[Work to complete]: Reproduce all of the material exactly as shown.

(Part of a data file)

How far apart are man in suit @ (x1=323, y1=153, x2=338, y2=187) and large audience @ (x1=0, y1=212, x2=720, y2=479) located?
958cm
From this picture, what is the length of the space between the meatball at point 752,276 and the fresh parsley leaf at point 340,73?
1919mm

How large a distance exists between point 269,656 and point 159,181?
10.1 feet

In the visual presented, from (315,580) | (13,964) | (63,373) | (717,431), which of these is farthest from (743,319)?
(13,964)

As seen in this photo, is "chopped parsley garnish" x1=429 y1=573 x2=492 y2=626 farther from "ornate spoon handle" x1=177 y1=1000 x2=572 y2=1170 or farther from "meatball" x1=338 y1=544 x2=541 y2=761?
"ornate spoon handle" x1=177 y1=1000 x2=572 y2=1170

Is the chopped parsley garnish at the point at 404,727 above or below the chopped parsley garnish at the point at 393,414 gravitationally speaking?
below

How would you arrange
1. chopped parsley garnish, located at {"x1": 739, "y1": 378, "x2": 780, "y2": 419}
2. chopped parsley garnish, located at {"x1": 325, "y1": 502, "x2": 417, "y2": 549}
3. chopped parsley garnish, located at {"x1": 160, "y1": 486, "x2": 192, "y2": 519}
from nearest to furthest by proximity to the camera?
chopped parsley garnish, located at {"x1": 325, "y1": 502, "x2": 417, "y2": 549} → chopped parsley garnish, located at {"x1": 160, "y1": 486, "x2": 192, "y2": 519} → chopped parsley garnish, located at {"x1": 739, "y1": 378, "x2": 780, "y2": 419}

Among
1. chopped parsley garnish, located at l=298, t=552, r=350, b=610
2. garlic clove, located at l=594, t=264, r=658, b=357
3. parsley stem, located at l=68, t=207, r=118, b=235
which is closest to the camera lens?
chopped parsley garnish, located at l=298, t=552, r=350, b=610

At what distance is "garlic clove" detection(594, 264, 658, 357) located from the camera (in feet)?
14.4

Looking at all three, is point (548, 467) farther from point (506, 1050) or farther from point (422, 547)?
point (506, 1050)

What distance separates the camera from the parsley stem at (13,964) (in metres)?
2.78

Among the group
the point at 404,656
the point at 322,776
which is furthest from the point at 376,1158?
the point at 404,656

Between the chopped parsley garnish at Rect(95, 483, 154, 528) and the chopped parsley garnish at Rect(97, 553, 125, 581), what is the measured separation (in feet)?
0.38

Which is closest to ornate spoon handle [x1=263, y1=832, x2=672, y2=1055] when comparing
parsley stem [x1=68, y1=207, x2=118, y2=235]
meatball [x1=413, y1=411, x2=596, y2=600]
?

[Expected answer]:
How far apart are man in suit @ (x1=323, y1=153, x2=338, y2=187) and large audience @ (x1=0, y1=212, x2=720, y2=479) located?
958cm
From this picture, what is the length of the space between the meatball at point 752,276 and the fresh parsley leaf at point 340,73?
1919mm

How large a distance exists between point 269,656 and point 159,181?
10.1 feet

In the visual presented, from (315,580) | (13,964) | (63,373) | (717,431), which of these is farthest from (743,319)?
(13,964)

As seen in this photo, is "chopped parsley garnish" x1=429 y1=573 x2=492 y2=626 farther from "ornate spoon handle" x1=177 y1=1000 x2=572 y2=1170 or farther from "meatball" x1=338 y1=544 x2=541 y2=761?
"ornate spoon handle" x1=177 y1=1000 x2=572 y2=1170

Is the chopped parsley garnish at the point at 404,727 above or below the chopped parsley garnish at the point at 393,414 gravitationally speaking?
below

How would you arrange
1. chopped parsley garnish, located at {"x1": 739, "y1": 378, "x2": 780, "y2": 419}
2. chopped parsley garnish, located at {"x1": 325, "y1": 502, "x2": 417, "y2": 549}
3. chopped parsley garnish, located at {"x1": 160, "y1": 486, "x2": 192, "y2": 519}
from nearest to furthest by proximity to the camera?
chopped parsley garnish, located at {"x1": 325, "y1": 502, "x2": 417, "y2": 549} → chopped parsley garnish, located at {"x1": 160, "y1": 486, "x2": 192, "y2": 519} → chopped parsley garnish, located at {"x1": 739, "y1": 378, "x2": 780, "y2": 419}

Among
1. chopped parsley garnish, located at l=298, t=552, r=350, b=610
2. garlic clove, located at l=594, t=264, r=658, b=357
3. parsley stem, located at l=68, t=207, r=118, b=235
which is closest to the camera lens?
chopped parsley garnish, located at l=298, t=552, r=350, b=610

At what distance is "garlic clove" detection(594, 264, 658, 357) located from the camera (in feet)?
14.4

Looking at all three, is point (548, 467) farther from point (506, 1050) or farther from point (422, 547)?
point (506, 1050)

What distance separates the camera from the parsley stem at (13,964) (in metres)?
2.78

Among the group
the point at 404,656
the point at 322,776
which is furthest from the point at 376,1158?
the point at 404,656

Between the chopped parsley garnish at Rect(95, 483, 154, 528) and the chopped parsley garnish at Rect(97, 553, 125, 581), what is the measured separation (in feet)?
0.38

Which is closest to ornate spoon handle [x1=263, y1=832, x2=672, y2=1055] when comparing
parsley stem [x1=68, y1=207, x2=118, y2=235]
meatball [x1=413, y1=411, x2=596, y2=600]
?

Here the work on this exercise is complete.